William Brighty Rands 1823–80

I Saw a New World

I SAW a new world in my dream,

Where all the folks alike did seem:

There was no Child, there was no Mother,

There was no Change, there was no Other.

For everything was Same, the Same;

There was no praise, there was no blame;

There was neither Need nor Help for it;

There was nothing fitting or unfit.

Nobody laugh’d, nobody wept;

None grew weary, so none slept;

There was nobody born, and nobody wed;

This world was a world of the living-dead.

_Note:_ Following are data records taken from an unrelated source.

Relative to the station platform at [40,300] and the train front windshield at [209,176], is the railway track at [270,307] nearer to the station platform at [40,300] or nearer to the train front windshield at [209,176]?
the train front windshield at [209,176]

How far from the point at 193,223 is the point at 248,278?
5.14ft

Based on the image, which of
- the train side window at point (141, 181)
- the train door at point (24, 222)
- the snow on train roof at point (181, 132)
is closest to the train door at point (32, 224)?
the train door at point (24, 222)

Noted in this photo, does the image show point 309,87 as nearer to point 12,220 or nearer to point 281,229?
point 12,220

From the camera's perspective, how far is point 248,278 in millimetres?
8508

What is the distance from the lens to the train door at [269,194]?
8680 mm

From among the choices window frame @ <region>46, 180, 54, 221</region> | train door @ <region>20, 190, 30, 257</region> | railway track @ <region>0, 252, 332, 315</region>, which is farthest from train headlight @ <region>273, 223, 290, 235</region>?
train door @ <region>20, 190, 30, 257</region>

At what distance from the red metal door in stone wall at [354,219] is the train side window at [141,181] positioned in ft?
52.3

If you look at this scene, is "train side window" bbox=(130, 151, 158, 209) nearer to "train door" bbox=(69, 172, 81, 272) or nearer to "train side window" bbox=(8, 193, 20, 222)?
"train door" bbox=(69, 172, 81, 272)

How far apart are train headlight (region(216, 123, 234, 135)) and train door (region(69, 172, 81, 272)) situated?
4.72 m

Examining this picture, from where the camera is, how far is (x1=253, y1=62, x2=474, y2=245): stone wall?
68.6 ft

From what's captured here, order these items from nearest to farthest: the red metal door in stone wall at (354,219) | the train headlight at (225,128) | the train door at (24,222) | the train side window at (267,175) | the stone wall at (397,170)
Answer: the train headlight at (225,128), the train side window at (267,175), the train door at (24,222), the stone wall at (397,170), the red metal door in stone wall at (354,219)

I long’d to hear the Time-Clock strike

In the world where people were all alike;

I hated Same, I hated Forever;

I long’d to say Neither, or even Never.

I long’d to mend, I long’d to make;

I long’d to give, I long’d to take;

I long’d for a change, whatever came after,

I long’d for crying, I long’d for laughter.

At last I heard the Time-Clock boom,

And woke from my dream in my little room;

With a smile on her lips my Mother was nigh,

And I heard the Baby crow and cry.

And I thought to myself, How nice it is

For me to live in a world like this,

Where things can happen, and clocks can strike,

And none of the people are made alike;

Where Love wants this, and Pain wants that,

Where all our hearts want Tit for Tat

In the jumbles we make with our heads and our hands,

In a world that nobody understands,

But with work, and hope, and the right to call

Upon Him who sees it and knows us all!